In class, we practice replacing those limiting beliefs: “If I have lots of sex I am bad. I’m not queer enough. I’m not attractive.”
And with Pavini’s dapper, calm voice guiding us, we each try saying a new replacement: “I can have lots of sex and be good. I am queer enough. I am attractive.”
And suddenly I begin to experience the community element of this course.
Because we meet online, I wondered if I’d feel that sense of togetherness and immediacy that I get when I share space irl. But I witness these new statements landing deep inside each of my classmates, and I get to have them witness me say mine. And, it feels cheesy to write but it’s just true: it really does make a difference.
I feel so honoured to witness and be part of their processes and I learn so much from their self-reflections. I begin to feel that I’m not alone on this journey into the unknown mysteries that our bodies hold.
Our practices are the things we do that support our embodied narratives.
Practices. Pavini says pe believes that intimacy is a set of skills and practices that one can practice and learn. I think about the practices I do and have done, little daily things like brushing my teeth so that they stay in my mouth, and bigger commitments like striving to draw every day and do stretches every night. But what are the practices I have that contribute to my erotic life? I need something smaller, easier, more versatile than masturbation.
One of the suggestions on our worksheet for the week is “savour having a pee.” I love the suggestion. Allowing enjoyment into small things I do every day. Honouring my body and its feeling capacities feels hard and big, but savouring a pee… that I can do. Alright beginnings of my erotic embodiment journey: to the toilet!
Questions to Ask Yourself:
What I have been told/witnessed/learned about intimacy from family? Culture/Religion? Friends?
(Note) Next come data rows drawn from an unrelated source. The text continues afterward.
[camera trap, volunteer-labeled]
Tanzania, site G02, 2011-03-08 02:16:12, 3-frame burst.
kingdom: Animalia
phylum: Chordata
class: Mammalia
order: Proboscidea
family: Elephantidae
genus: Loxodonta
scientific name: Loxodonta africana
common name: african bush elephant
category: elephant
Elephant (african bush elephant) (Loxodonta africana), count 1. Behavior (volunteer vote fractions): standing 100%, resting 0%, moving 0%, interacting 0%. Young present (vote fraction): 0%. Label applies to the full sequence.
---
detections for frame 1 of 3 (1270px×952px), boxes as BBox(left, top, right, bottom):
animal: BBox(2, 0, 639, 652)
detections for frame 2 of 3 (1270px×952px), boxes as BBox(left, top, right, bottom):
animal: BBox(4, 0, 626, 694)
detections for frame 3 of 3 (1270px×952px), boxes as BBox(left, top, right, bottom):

Past?
Which of these are narratives that I still embody today?
The three things I am going to do today to support the intimacy / sexuality I long for are:
(Make this practice of DOING things differently integral to your day. Make your three things small and short. For example: I will enjoy my shower. I am going to be fully present and listen to this one song. I will savor taking a pee. I am going to walk in the woods and let my genitals lead the way.)
Write down the three things you commit to doing today or text them to yourself.